Speeding Up Data Transfer for Predictive Maintenance

Credit: Rolls-Royce plc

The faster relevant operating and performance data comes to data scientists, the better predictive maintenance models can be. Engine OEMs have been working on predictions, analysis and speedy data transfers for many years. They are still developing new methods that can point the data paths for prediction of other component challenges.

For example, Pratt & Whitney receives engine monitoring data from its own engine monitoring systems, designated engine trend analysis services and aircraft OEMs, according to Arun Srinivasan, associate director of strategy, engine health management.

Traditionally, Pratt could receive snapshot data on engines through ACARS messages. However, if an airline works with Teledyne Controls as a data delivery solution or uses a similar service offered by another Pratt partner, the engine OEM can now capture data over the entire course of the flight.

Pratt’s primary means of obtaining this high-quality full-flight engine data is its own FAST system, which captures, analyzes and wirelessly sends full-flight engine data to operators within minutes of the pilot shutting down the engine.

FAST is available on many Pratt powerplants, but the OEM says it is especially important for the new geared turbofan engines, which generate 40% more data than V2500s. “An average two-hour flight for a GTF engine generates about 4 million data points,” Srinivasan explains.

Older engines can also yield quick data streams. For its PT6E engines on Pilatus PC-12s, Pratt offers its Data Collection and Transmission System (DCTS), which it says is a simple turnkey solution for operators to obtain high-quality, reliable, consistent data on engine performance and health. Both FAST and DCTS can be readily retrofitted.

Pratt says it is always upgrading its data ecosystem, data transmission methods and analytic tools. Traditionally, predictive algorithms have been mostly physics-based, but the engine OEM is now working on artificial intelligence and machine learning solutions, both of which it says can better exploit the power of full-flight data delivered quickly. Under flight-hour maintenance programs, operators obtain all upgrades as well as predictive recommendations.  

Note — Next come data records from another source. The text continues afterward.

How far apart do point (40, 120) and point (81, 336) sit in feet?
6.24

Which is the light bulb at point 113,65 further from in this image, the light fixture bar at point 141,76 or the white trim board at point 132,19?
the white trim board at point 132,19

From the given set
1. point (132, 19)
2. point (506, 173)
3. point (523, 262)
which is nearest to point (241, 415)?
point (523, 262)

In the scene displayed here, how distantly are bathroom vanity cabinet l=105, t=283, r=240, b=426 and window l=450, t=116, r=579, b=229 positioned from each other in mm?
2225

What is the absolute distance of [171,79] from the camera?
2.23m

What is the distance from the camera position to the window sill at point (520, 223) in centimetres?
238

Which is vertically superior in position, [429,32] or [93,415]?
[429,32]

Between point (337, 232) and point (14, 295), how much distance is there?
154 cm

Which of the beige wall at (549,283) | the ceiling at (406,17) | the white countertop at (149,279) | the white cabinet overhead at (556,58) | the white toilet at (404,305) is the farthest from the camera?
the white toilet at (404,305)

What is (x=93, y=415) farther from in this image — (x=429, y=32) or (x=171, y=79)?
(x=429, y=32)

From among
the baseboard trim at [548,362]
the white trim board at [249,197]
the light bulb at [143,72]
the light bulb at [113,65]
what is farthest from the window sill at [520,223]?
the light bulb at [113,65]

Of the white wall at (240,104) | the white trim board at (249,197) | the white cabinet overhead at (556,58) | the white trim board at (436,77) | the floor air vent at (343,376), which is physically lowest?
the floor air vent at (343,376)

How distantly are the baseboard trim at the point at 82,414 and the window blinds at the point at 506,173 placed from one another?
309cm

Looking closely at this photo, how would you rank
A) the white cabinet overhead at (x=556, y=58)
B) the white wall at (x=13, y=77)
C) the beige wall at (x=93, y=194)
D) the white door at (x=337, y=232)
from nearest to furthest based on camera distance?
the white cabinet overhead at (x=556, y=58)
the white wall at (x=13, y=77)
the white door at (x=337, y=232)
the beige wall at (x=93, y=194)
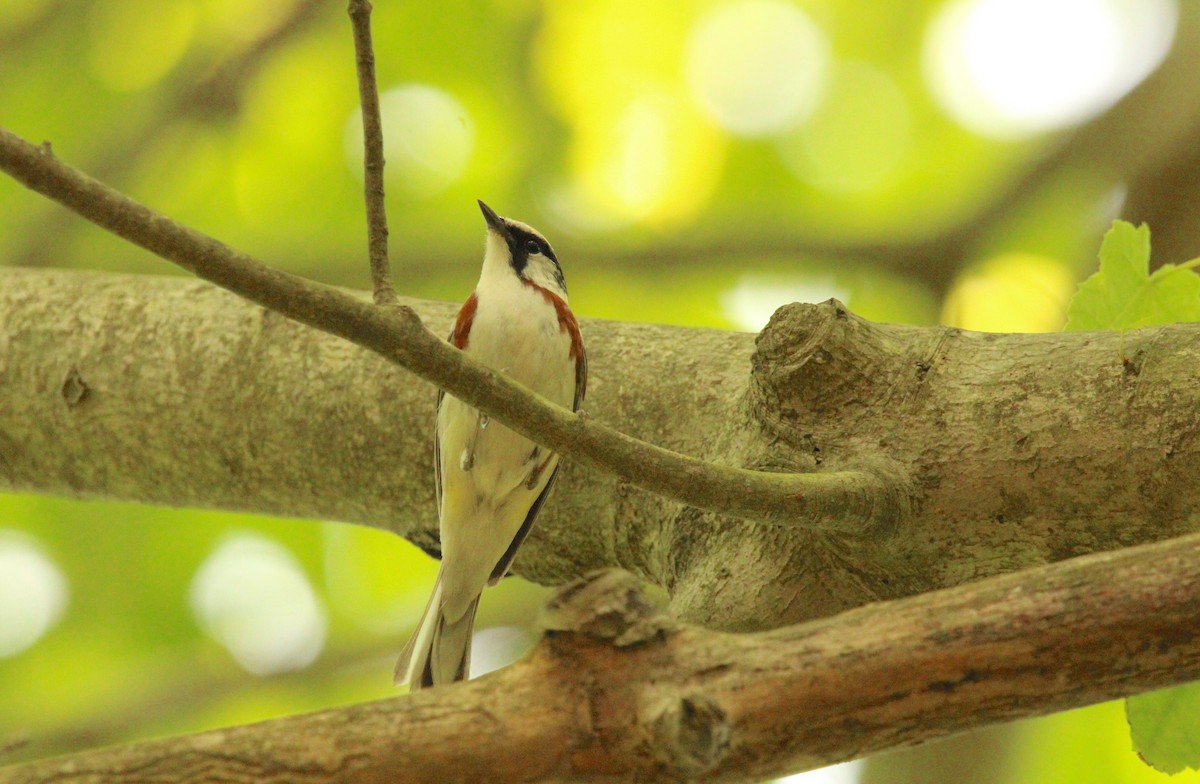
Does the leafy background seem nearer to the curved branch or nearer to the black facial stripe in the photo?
the black facial stripe

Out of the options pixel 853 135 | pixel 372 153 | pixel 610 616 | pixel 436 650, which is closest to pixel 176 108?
pixel 436 650

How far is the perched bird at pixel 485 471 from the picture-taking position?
12.6 ft

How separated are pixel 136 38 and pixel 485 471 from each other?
346cm

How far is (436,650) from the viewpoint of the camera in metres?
3.99

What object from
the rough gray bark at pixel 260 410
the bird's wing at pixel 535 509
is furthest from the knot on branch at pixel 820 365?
the bird's wing at pixel 535 509

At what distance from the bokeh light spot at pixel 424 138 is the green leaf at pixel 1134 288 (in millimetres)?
4051

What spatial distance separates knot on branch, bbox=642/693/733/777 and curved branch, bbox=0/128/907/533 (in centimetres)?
52

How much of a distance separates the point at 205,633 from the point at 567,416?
15.6 feet

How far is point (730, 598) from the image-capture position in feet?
9.12

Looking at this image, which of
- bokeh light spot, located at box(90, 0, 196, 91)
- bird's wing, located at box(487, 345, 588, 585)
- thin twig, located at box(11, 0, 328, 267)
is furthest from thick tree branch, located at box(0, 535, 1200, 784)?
bokeh light spot, located at box(90, 0, 196, 91)

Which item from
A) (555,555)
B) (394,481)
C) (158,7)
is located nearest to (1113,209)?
(555,555)

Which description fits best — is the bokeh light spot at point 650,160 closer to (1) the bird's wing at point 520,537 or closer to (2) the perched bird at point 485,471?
(2) the perched bird at point 485,471

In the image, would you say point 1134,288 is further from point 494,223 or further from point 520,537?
point 494,223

GE Aviation’s digitally-focused Fleet Support Group supports more than 30,000 commercial engines by exploiting more than 120 million packages of data per year.

All GE-powered aircraft provide snapshot data from ACARS reports and other aircraft systems, such as aircraft condition monitoring systems. Snapshot data includes engine instantaneous health data captured at discrete points in flight and data on faults. For older engines, snapshot data has been manually logged by the pilots. Snapshot data can be transmitted in near-real time to GE by ground radio or satellites. Operators can also forward snapshot data—which has been offloaded from aircraft manually, by Wi-Fi or cellular—through email or a secure file transfer protocol (FTP).

For some engine types, GE also uses continuous data captured throughout flight. This continuous data is typically recorded on the quick access recorder, digital flight data recorder or electronic engine controller. Data retrieval from aircraft may be manual, Wi-Fi or cellular. It is sent to GE using FTP or GE software provided to operators.

These data transmission methods have been standard for some time, but growth in data volume has increased costs of transmission. GE and operators are now focusing on lowering costs by replacing manual downloads with wireless transmission and cellular networks at gates. However, deployment of these better technologies is primarily the decision of airframe OEMs, airlines and airports.

Rolls-Royce recently partnered with QOCO Systems for fast and validated transfer of data from airlines’ IT systems to its data analysis group.